The Vikings were coming off a division championship in 2008 when they jumped at the opportunity to replace former second-round pick Tarvaris Jackson as their starting quarterback with Brett Favre. They paid the Hall of Famer $12 million for the 2009 season, and boosted his 2010 salary from $13 million to $16 million to lure him back one more time.

The team's next division championship, with Teddy Bridgewater in 2015, was followed by a haymaker, when the quarterback tore multiple ligaments and dislocated his left knee two days before the Vikings' final preseason game. Five days after the injury, the Vikings shipped three draft picks, including their 2017 first-rounder, to the Philadelphia Eagles for Sam Bradford, who would earn $7 million from the team in 2016 and $18 million in 2017 — a year in which he played six regular-season quarters for the Vikings.

Now the Vikings are in the quarterback market with their wallets open again, having agreed to terms with Washington Redskins quarterback Kirk Cousins. It's an expensive investment — three years, $84 million, according to a league source — that will require some nimble salary cap management as the Vikings try to keep their core together in future years. Cousins' fully-guaranteed deal, the first of its kind in the NFL, will carry a $24 million cap figure in 2018, jumping to $29 million in 2019 and $31 million in 2020. But when you're in the position the Vikings have occupied so many times in the past two decades — on the precipice of championship contention despite a long-term solution at quarterback — this is the cost of doing business.

"The fully-guaranteed part, I know it's the first time, but it's also when you have an opportunity to get a potential franchise quarterback, you know where the leverage is going," General Manager Rick Spielman said Thursday. "We respected that and I respected that. It was too unique of an opportunity to go out and do everything we could to sign him to be a Minnesota Viking."

For the third time in a decade, the Vikings had to follow up a division championship by sinking valuable resources into a veteran quarterback.

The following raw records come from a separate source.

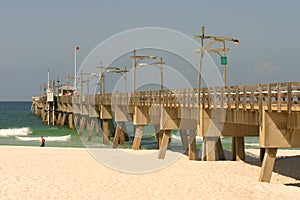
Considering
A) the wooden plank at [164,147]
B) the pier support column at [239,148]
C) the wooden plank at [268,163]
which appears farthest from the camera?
the wooden plank at [164,147]

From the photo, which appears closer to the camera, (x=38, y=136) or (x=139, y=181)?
(x=139, y=181)

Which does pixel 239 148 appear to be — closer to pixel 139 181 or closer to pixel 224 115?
pixel 224 115

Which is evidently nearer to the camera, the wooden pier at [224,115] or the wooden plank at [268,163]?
the wooden pier at [224,115]

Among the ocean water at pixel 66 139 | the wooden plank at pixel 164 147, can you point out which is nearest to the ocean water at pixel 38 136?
the ocean water at pixel 66 139

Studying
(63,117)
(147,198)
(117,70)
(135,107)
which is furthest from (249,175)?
(63,117)

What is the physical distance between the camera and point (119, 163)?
2212cm

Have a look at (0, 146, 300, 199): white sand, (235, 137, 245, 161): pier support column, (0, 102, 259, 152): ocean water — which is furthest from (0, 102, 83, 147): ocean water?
(0, 146, 300, 199): white sand

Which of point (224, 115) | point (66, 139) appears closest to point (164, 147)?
point (224, 115)

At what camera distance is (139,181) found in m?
16.8

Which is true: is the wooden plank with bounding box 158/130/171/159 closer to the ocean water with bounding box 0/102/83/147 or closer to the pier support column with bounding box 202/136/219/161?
the pier support column with bounding box 202/136/219/161

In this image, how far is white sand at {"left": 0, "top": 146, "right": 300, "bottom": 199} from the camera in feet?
47.5

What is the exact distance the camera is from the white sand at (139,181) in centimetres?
1449

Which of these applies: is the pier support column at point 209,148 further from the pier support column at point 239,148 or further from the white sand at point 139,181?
the pier support column at point 239,148

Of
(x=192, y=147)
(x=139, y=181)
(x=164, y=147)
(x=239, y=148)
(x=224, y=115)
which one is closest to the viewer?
(x=139, y=181)
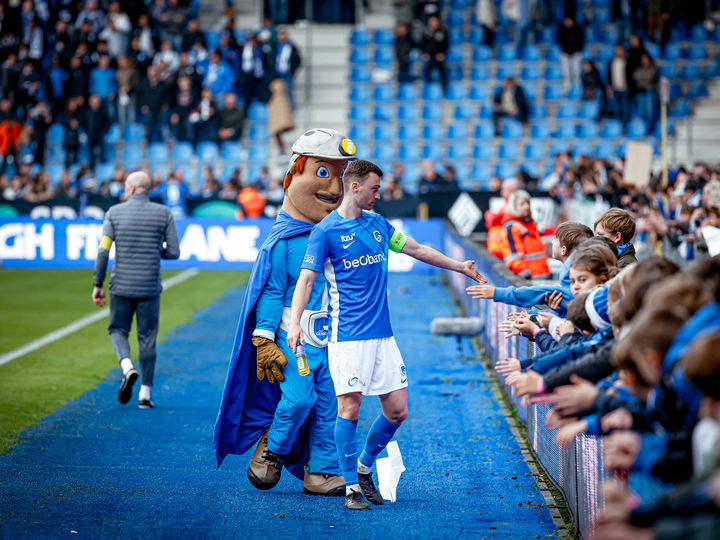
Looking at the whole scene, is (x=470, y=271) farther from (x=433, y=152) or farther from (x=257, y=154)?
(x=257, y=154)

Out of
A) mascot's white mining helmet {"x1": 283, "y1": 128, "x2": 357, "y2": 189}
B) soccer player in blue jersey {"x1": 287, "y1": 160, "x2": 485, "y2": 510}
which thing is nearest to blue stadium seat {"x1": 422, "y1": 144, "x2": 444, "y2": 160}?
mascot's white mining helmet {"x1": 283, "y1": 128, "x2": 357, "y2": 189}

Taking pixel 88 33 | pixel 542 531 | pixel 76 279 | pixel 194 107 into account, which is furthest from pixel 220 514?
pixel 88 33

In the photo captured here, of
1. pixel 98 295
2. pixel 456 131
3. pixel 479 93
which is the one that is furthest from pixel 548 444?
pixel 479 93

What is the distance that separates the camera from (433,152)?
27.1m

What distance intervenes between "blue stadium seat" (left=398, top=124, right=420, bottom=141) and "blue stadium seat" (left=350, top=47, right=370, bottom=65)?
110 inches

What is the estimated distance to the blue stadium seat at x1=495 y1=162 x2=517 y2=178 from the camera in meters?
25.6

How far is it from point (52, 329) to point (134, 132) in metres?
14.9

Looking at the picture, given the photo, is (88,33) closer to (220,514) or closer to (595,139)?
(595,139)

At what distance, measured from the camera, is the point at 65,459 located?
7.26m

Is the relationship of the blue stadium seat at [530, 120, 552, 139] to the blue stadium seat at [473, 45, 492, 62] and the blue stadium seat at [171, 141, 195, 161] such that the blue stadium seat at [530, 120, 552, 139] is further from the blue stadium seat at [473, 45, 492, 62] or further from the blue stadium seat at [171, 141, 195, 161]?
the blue stadium seat at [171, 141, 195, 161]

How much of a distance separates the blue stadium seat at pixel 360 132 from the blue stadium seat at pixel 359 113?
1.89 ft

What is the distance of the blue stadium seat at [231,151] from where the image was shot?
89.6 ft

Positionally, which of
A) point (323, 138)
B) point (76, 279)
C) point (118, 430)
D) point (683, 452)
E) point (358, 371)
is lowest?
point (76, 279)

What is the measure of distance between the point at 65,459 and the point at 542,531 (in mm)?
3522
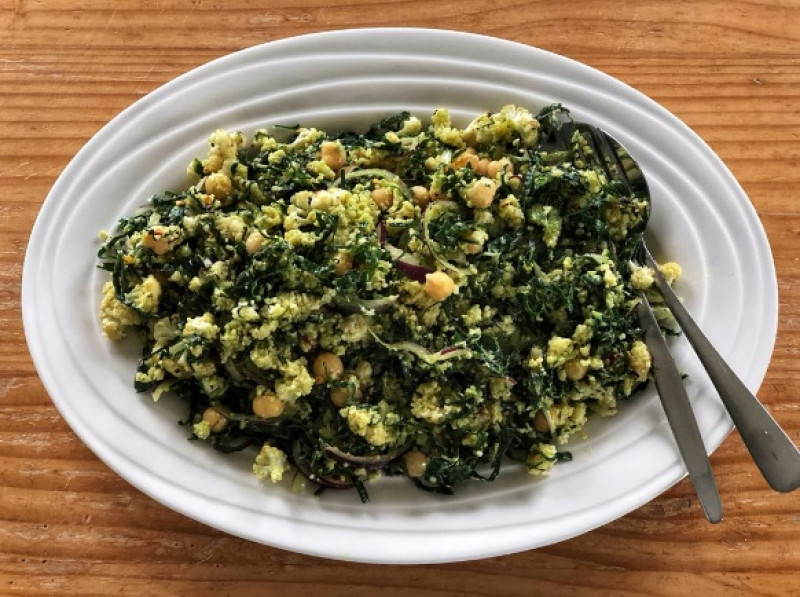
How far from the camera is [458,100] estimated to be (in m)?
2.39

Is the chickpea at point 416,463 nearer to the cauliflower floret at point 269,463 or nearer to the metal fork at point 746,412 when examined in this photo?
the cauliflower floret at point 269,463

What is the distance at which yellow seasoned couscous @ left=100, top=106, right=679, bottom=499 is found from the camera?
1989 millimetres

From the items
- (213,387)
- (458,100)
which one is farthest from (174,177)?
(458,100)

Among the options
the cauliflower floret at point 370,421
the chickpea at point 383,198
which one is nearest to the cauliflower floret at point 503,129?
the chickpea at point 383,198

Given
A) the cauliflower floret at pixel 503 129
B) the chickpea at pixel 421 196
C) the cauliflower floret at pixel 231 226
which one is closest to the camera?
the cauliflower floret at pixel 231 226

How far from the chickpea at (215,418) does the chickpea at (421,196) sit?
86 centimetres

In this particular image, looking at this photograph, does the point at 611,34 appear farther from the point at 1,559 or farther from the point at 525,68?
the point at 1,559

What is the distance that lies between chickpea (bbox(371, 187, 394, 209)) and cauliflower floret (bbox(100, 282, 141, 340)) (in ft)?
2.57

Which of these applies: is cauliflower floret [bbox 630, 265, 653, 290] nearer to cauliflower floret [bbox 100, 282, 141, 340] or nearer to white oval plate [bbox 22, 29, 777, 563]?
white oval plate [bbox 22, 29, 777, 563]

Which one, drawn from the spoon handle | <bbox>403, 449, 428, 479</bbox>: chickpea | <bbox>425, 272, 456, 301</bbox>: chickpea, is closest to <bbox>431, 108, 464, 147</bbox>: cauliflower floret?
<bbox>425, 272, 456, 301</bbox>: chickpea

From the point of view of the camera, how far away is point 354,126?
2.42 meters

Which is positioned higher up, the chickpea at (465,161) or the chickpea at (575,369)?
the chickpea at (465,161)

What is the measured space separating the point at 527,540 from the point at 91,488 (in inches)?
56.3

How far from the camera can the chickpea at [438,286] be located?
1.95 meters
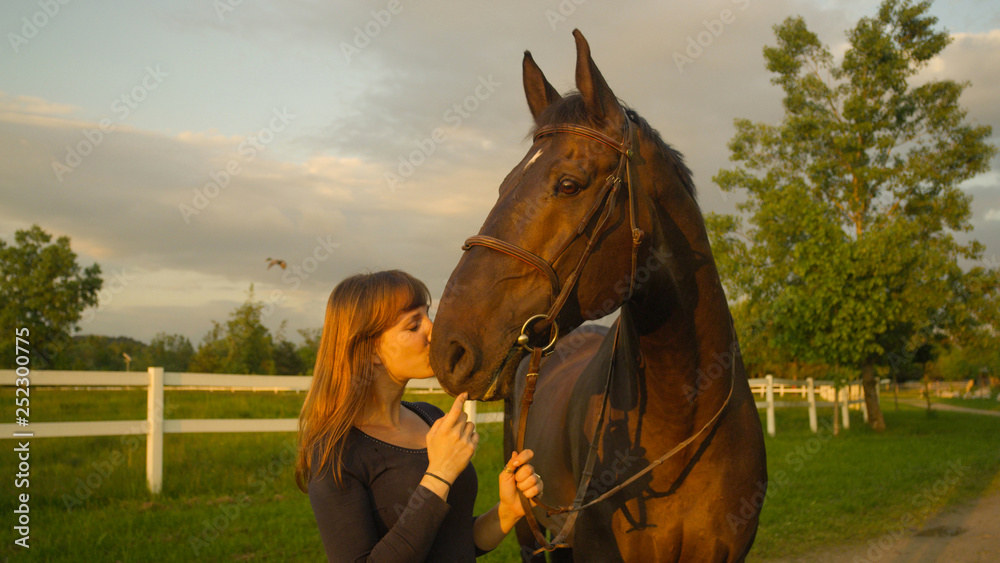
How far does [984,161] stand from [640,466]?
22.2m

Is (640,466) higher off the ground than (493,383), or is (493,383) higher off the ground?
(493,383)

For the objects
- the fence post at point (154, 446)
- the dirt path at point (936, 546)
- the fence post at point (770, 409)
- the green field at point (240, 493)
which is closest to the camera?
the green field at point (240, 493)

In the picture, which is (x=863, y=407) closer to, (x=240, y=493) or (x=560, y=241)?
(x=240, y=493)

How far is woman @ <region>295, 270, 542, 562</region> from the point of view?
1592 mm

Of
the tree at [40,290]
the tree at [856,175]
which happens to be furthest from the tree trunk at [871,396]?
the tree at [40,290]

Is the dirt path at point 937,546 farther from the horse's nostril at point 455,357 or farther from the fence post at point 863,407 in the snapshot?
the fence post at point 863,407

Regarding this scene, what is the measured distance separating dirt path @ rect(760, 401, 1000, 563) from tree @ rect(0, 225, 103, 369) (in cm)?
3167

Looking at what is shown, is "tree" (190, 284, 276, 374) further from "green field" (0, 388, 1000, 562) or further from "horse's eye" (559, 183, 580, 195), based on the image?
"horse's eye" (559, 183, 580, 195)

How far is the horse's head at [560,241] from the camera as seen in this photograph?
168cm

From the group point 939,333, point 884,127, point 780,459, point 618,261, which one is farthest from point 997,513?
point 884,127

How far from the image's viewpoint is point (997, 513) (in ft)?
22.0

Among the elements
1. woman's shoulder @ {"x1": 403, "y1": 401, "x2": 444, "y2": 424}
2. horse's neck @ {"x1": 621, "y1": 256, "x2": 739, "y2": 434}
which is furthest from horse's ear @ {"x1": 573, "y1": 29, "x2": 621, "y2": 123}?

That's both a reflection of their ability to make repeated trips to the playoffs without quarterback stability — the Vikings probably don't make the moves for Favre, Bradford or Cousins if they don't believe those players might be the ones to put them over the top — and their inability to solve their most enduring problem.

With Jackson and Christian Ponder, it was ineffectiveness; with Bridgewater, it was an injury that coach Mike Zimmer said ended the careers of half the professional athletes who suffered something of a similar magnitude. For one reason or another, the Vikings have been unable to solve the quarterback question by perhaps the game's most conventional method: investing a high pick in a young passer and riding his development to success.

As Mitch Trubisky enters Year 2 in Chicago, Matthew Stafford gets ready for a 10th season in Detroit and Aaron Rodgers returns from his collarbone injury in Green Bay, the Vikings will be the only team in the division without a first-round pick as their opening-day starter at quarterback. They have a strong enough core to contend for a championship anyway, and their investment in Cousins reflects a belief they're ready to make the leap with the right passer.

Whether by shelling out cash for free agents or shipping a first-round pick to the Eagles for Bradford, the Vikings have tried to circumvent their draft misfortunes at quarterback. This time, it took an investment that will give Cousins the highest average annual salary in team history.

Perhaps he'll be the long-term quarterback the Vikings have been looking for; Cousins said Thursday he hopes to raise his family in Minnesota, adding, "The expectation is from both sides that, if everything goes as planned, I'd be here a long, long time."

But even if his stay is short, and it results in a championship, the cost of doing business this way will have been worth it.

"Once you make that decision, there's no turning back," Spielman said. "We're going to go all in and we're going to go as hard as we can with the blessing from the ownership. And let's try to get it done."